**Record set**
________________________________________
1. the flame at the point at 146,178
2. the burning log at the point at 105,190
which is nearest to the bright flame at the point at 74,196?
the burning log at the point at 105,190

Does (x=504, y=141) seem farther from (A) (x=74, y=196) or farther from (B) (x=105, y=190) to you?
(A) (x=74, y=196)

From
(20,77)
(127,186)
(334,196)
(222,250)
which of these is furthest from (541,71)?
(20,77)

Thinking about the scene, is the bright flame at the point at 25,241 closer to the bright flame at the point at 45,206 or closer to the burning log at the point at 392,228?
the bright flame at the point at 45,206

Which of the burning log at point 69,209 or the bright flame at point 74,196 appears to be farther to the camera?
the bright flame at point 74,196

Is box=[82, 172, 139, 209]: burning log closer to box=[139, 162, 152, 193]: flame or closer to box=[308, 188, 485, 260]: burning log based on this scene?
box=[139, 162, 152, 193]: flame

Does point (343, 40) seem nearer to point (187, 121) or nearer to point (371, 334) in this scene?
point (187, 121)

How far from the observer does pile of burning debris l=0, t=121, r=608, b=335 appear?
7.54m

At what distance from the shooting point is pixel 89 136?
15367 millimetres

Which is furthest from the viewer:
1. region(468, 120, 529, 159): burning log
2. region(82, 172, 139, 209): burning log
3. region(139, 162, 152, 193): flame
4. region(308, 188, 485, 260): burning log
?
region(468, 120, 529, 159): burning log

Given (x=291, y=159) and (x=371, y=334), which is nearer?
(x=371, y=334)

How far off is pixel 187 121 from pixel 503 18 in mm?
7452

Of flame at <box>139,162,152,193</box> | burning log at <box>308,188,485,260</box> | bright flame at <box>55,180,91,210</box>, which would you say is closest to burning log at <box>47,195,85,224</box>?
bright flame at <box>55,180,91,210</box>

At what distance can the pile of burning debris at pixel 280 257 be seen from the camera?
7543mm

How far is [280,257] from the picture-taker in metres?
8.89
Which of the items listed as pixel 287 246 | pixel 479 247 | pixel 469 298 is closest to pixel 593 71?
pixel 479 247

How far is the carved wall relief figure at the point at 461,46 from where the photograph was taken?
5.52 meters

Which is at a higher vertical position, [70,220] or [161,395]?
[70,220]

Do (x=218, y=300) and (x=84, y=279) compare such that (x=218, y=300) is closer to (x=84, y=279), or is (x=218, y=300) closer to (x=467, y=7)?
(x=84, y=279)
________________________________________
**Short exercise**
Restate each record exactly as written.

**Written solution**
1. the flame at the point at 146,178
2. the burning log at the point at 105,190
which is nearest to the bright flame at the point at 74,196?
the burning log at the point at 105,190

Does (x=504, y=141) seem farther from (A) (x=74, y=196) or farther from (B) (x=105, y=190) to you?
(A) (x=74, y=196)

From
(20,77)
(127,186)
(334,196)
(222,250)
which of these is furthest from (541,71)?
(20,77)

Thinking about the scene, is the bright flame at the point at 25,241 closer to the bright flame at the point at 45,206 or closer to the burning log at the point at 392,228?
the bright flame at the point at 45,206

Which of the burning log at point 69,209 or the bright flame at point 74,196 appears to be farther to the camera?
the bright flame at point 74,196

Is box=[82, 172, 139, 209]: burning log closer to box=[139, 162, 152, 193]: flame or closer to box=[308, 188, 485, 260]: burning log based on this scene?
box=[139, 162, 152, 193]: flame

Does point (343, 40) seem nearer to point (187, 121) or nearer to point (371, 334) in this scene?
point (187, 121)

How far from the observer does pile of burning debris l=0, t=121, r=608, b=335 appear?
7.54m

At what distance from the shooting point is pixel 89 136?
15367 millimetres

Which is furthest from the viewer:
1. region(468, 120, 529, 159): burning log
2. region(82, 172, 139, 209): burning log
3. region(139, 162, 152, 193): flame
4. region(308, 188, 485, 260): burning log
?
region(468, 120, 529, 159): burning log

Given (x=291, y=159) and (x=371, y=334), which is nearer?
(x=371, y=334)

How far off is pixel 187 121 from pixel 503 18 in mm?
7452

Of flame at <box>139,162,152,193</box> | burning log at <box>308,188,485,260</box> | bright flame at <box>55,180,91,210</box>, which would you say is closest to burning log at <box>47,195,85,224</box>?
bright flame at <box>55,180,91,210</box>

At what distance can the pile of burning debris at pixel 280 257 be seen from the camera?
7543mm

How far is [280,257] from the picture-taker in metres?
8.89
Which of the items listed as pixel 287 246 | pixel 479 247 | pixel 469 298 is closest to pixel 593 71?
pixel 479 247

How far is the carved wall relief figure at the point at 461,46 from where the photograph was taken?
5.52 meters

Which is at a higher vertical position, [70,220] or [161,395]?
[70,220]

Do (x=218, y=300) and (x=84, y=279) compare such that (x=218, y=300) is closer to (x=84, y=279), or is (x=218, y=300) closer to (x=467, y=7)?
(x=84, y=279)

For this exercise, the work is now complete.